Saved entries
====

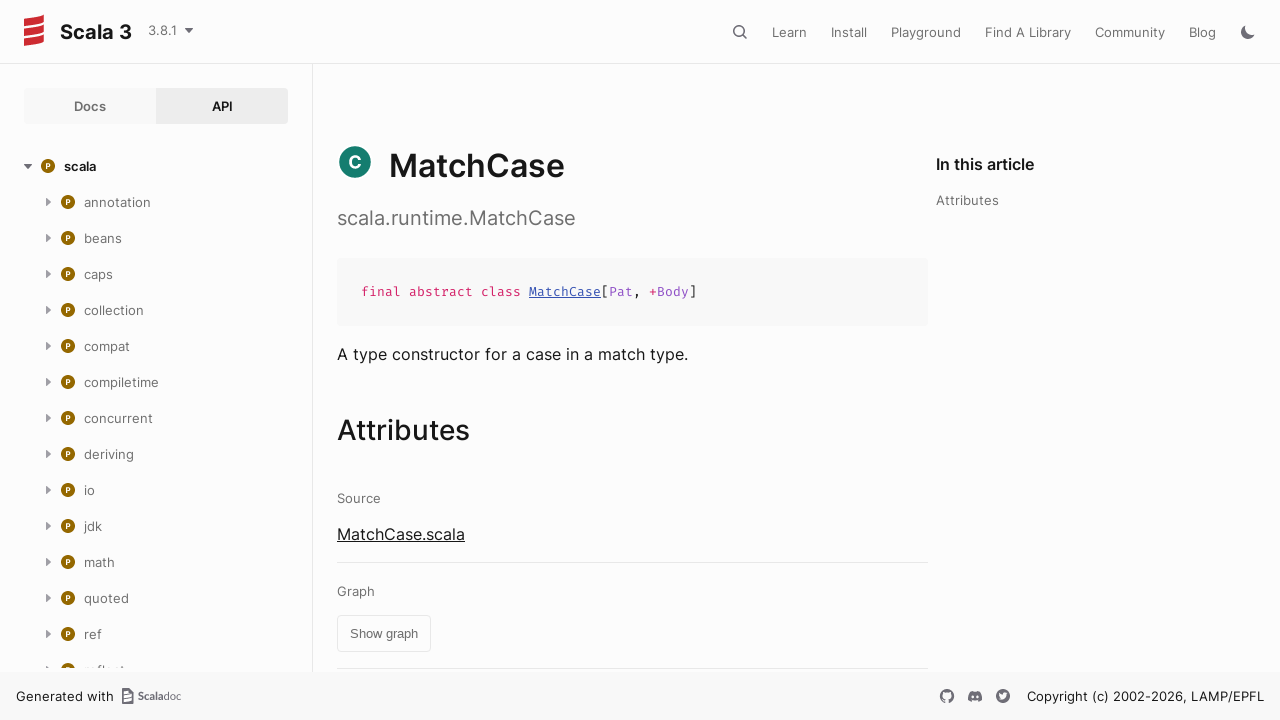

--- FILE ---
content_type: text/javascript
request_url: https://scala-lang.org/api/3.x/scripts/scastieConfiguration.js
body_size: -372
content:
scastieConfiguration = ""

====

Instructions to follow
Return the entries verbatim without images.

Output
--- FILE ---
content_type: text/javascript
request_url: https://scala-lang.org/api/3.x/scripts/scastieConfiguration.js
body_size: -372
content:
scastieConfiguration = ""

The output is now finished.